Hay bin Yakzan’ı incelemeye benim dilim yetmez. Ben burada şu an size bu kitaba ulaşma ve okuma hikayemi anlatacağım.
Dünya Klasikleri’ni okumaya başladığım zamanlarda ilk başvurularımdan biri Robinson Crusoe idi. Kitaba hayran kaldığımı belirtmeme bile gerek yok. Daha sonra bu kitabı araştırdım ve Daniel Defoe’nin Robinson’u yazarken esinlendiği bir kitap varmış.
Gulliver’in Gezileri. Tabiki hemen bu arkadaşı da elde edip okudum. (Aynı dönemlerde yaşamışlar, tam tersi bir esinlenme söz konusu da olabilir.)
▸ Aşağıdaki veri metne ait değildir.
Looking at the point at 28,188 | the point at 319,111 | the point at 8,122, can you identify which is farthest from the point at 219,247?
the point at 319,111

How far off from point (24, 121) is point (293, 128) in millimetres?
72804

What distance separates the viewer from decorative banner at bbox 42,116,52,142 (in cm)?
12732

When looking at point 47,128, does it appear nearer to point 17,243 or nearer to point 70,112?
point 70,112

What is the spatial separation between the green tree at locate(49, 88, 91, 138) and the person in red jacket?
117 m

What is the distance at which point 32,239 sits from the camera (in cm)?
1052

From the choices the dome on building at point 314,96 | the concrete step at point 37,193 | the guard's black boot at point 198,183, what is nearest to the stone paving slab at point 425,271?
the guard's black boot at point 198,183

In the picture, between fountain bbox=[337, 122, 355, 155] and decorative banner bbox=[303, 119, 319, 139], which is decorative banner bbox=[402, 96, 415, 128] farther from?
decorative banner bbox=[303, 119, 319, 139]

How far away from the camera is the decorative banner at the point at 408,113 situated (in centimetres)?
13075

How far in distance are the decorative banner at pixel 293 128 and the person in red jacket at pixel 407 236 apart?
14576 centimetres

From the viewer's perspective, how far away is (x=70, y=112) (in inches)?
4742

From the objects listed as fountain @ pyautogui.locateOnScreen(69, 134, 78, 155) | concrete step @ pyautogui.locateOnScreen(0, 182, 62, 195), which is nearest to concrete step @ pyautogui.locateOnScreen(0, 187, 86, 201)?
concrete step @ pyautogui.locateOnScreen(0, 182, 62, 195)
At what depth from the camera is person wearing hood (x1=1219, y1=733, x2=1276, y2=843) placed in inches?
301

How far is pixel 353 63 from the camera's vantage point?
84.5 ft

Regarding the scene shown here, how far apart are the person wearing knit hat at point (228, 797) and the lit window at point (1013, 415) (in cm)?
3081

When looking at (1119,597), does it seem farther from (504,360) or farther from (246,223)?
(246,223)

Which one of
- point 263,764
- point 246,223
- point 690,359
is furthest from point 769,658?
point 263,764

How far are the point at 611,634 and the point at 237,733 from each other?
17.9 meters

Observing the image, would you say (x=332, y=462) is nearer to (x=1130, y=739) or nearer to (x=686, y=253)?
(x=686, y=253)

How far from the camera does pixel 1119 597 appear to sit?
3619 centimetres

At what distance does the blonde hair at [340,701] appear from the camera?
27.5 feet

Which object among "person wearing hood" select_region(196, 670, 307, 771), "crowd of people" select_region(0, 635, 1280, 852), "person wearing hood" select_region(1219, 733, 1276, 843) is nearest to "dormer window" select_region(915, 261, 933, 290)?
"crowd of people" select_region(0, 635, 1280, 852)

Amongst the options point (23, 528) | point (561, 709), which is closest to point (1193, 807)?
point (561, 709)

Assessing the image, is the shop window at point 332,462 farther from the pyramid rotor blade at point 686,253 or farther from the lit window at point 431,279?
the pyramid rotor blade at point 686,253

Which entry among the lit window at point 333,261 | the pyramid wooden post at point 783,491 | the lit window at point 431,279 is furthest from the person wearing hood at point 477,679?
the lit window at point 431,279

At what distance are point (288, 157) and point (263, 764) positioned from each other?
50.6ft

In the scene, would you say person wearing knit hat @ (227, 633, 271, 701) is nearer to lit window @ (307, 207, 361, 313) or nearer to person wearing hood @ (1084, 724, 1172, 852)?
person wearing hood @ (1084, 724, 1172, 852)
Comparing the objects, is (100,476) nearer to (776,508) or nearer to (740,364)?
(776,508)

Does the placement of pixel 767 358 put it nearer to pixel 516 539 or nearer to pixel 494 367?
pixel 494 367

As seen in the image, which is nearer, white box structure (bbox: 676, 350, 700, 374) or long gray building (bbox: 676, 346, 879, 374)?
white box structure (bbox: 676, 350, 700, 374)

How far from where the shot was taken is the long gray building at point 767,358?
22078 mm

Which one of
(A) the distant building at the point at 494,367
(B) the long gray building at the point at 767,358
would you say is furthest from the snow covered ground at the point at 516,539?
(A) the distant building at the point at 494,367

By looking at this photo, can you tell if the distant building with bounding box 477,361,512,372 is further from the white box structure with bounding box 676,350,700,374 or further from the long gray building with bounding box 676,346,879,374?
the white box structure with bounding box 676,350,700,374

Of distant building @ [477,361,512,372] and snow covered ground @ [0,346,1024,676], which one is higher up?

Benim bu tarz imgesel anlatımlı romanlara ilgim okudukça arttı ve peşini bırakmadım. Sonra duydum ki Robinson Crusoe’a alternatif bir roman yazılmış. “Cuma” (Michel Tournier) Fakat bu kitap benim için tam bir yıkımdı, anlatamam okumadan anlayamazsınız.
Böyle böyle gizliden gizliye benim için serileşmiş durumda olan bu roman akımının başını araştırmaya karar verdim ve her şeyin İbn Tufeyl ile başladığını öğrendim. Bakmayın böyle dediğime İbn Tufeyl‘in de ötesi varmış. O da Yunan asıllı birinin Salaman ve Absal adlı imgesel öyküsünden esinlenmiş.
Evet, şimdi, bu dünya klasiğini okuyarak hayranlık duyduğum imgesel anlatım olayının aslında Endülüslü büyük alimlerden biriyle başladığını öğrenmek beni üzdü abi. Robinson Crusoe 1719’da yazılmış. Hay bin Yakzan’ın yazılması 12.yüzyıl, Türkçeye tercümesi 1923 :/ Müslümanlar yine dur durak bilmeden her şeye geç kalıyordu. Diyecek bir şey yok.
Ama bu çok güzel bir maceraydı. Saygılar, sizi de bekleriz.